§ TASK A
Update the part of the CovariateShiftAdaptor excerpt that opens with the words containing "from insurance_covariate_shift import" and closes with "vehicle code etc.", replacing "categorical_cols" with "cat_cols".
§ TASK B
For each statement about the CovariateShiftAdaptor excerpt, answer yes or no and quote the words that settle it. (i) The clip_quantile setting clips extreme weights. (ii) The exposure column is part of the density model. (iii) CatBoost needs preprocessing before it can handle postcode district.
BEGIN SELECTED EXCERPT
CovariateShiftAdaptor

Estimates p_target(x) / p_source(x) from two unlabelled datasets.

from insurance_covariate_shift import CovariateShiftAdaptor

adaptor = CovariateShiftAdaptor(
    method="catboost",        # 'catboost' | 'rulsif' | 'kliep'
    categorical_cols=[3, 4],  # Column indices for postcode, vehicle code etc.
    exposure_col=5,           # Excluded from density model, used to scale weights
    clip_quantile=0.99,       # Clip extreme weights at this percentile
)
adaptor.fit(X_source, X_target)
weights = adaptor.importance_weights(X_new)

Which method to use:

• catboost (default): handles high-cardinality categoricals natively. Postcode district, vehicle make-model, occupation code — CatBoost deals with these without any preprocessing. Use this for standard UK insurance tabular data.
END SELECTED EXCERPT
BEGIN DATA SHOWN
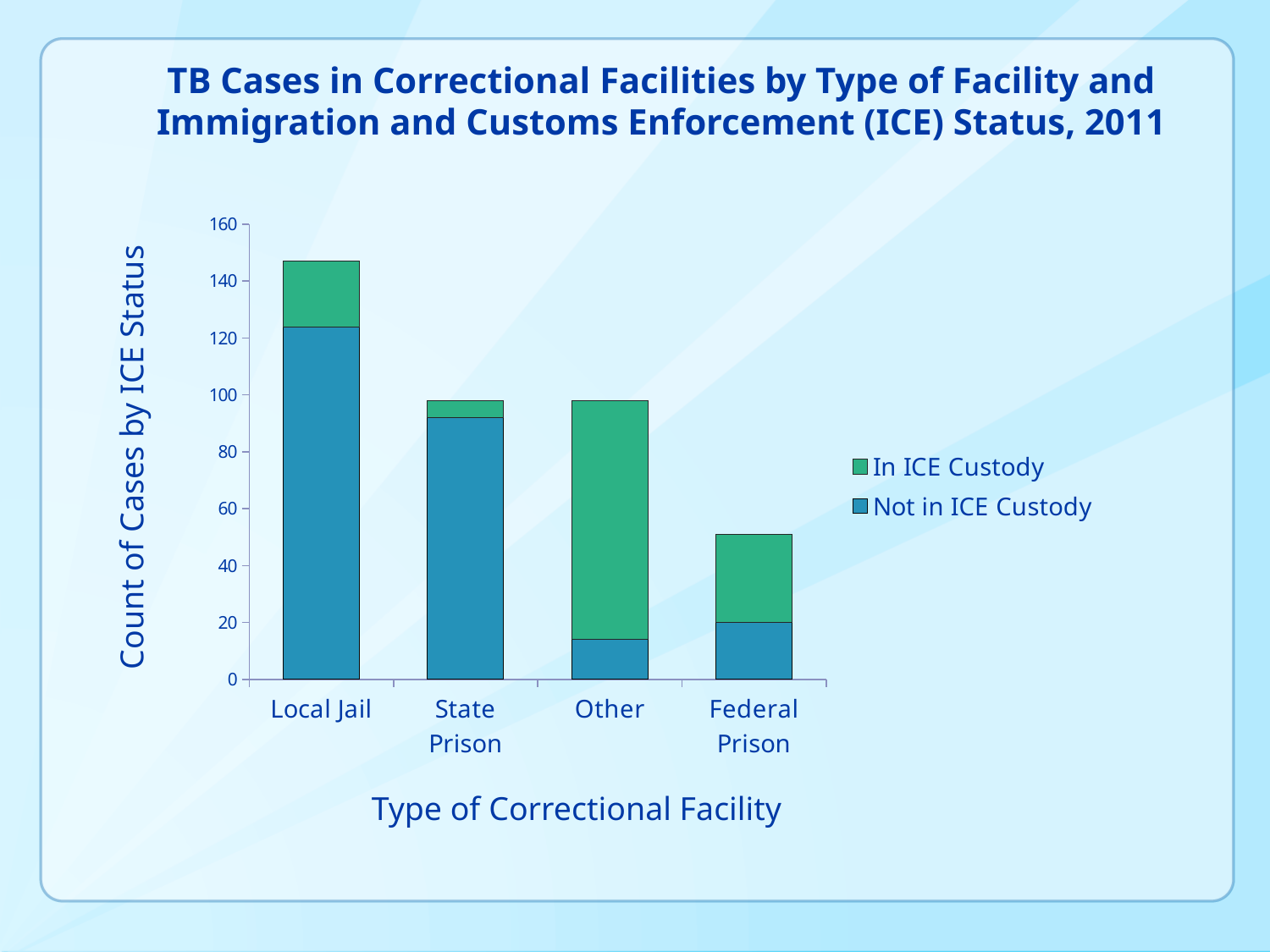
How many types of correctional facility are shown on the x axis? 4 Is the total count of cases for Local Jail greater or less than 140? greater Which has more cases Not in ICE Custody: Local Jail or Federal Prison? Local Jail Which has more cases In ICE Custody: Other or Local Jail? Other Which type of correctional facility has the highest total count of TB cases? Local Jail How many series does the legend list? 2 Which type of correctional facility has the lowest total count of TB cases? Federal Prison What is the title of the y axis? Count of Cases by ICE Status Is the Not in ICE Custody count for Other greater or less than 20? less Is the Not in ICE Custody count for State Prison greater or less than 80? greater What kind of chart is shown on the slide? Stacked bar chart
END DATA SHOWN
§ EXERCISE RESULT A
from insurance_covariate_shift import CovariateShiftAdaptor

adaptor = CovariateShiftAdaptor(
    method="catboost",        # 'catboost' | 'rulsif' | 'kliep'
    cat_cols=[3, 4],  # Column indices for postcode, vehicle code etc.

§ EXERCISE RESULT B
(i) Yes: "Clip extreme weights at this percentile"
(ii) No: "Excluded from density model, used to scale weights"
(iii) No: "CatBoost deals with these without any preprocessing"